Begin
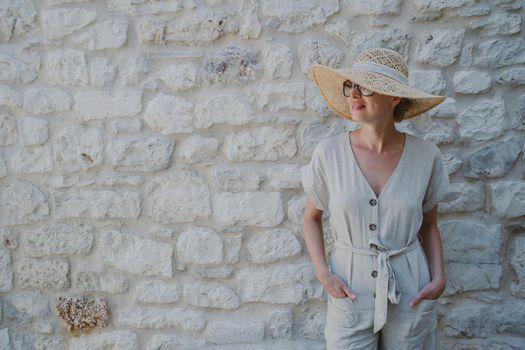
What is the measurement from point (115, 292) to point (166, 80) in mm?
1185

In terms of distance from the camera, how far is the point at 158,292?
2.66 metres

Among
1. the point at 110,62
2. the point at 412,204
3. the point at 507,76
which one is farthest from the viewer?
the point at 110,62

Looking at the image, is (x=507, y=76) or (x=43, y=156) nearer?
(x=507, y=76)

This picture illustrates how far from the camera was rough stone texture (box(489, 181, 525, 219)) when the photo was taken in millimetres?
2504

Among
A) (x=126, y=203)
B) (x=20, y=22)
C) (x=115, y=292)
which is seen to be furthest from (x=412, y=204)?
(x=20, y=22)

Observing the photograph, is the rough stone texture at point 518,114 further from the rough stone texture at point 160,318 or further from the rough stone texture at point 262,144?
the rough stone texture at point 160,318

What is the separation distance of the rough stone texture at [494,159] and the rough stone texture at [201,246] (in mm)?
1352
End
Begin
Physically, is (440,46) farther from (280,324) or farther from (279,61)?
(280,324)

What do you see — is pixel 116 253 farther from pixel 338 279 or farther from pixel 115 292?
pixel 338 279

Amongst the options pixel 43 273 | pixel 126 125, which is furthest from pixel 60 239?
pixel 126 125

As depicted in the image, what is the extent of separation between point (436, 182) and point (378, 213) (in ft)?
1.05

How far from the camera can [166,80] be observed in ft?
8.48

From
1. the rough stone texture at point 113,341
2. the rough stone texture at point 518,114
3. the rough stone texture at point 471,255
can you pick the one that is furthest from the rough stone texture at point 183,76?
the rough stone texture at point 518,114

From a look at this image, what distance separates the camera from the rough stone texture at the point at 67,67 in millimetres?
End
Begin
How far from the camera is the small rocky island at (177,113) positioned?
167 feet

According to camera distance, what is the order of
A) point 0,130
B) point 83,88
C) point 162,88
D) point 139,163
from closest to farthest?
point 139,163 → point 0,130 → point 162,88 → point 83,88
End
EXERCISE OBJECTIVE: Count the lines in the rows above that contain the string "farther", matching case exactly, and give only the number.

WRITTEN RESPONSE: 2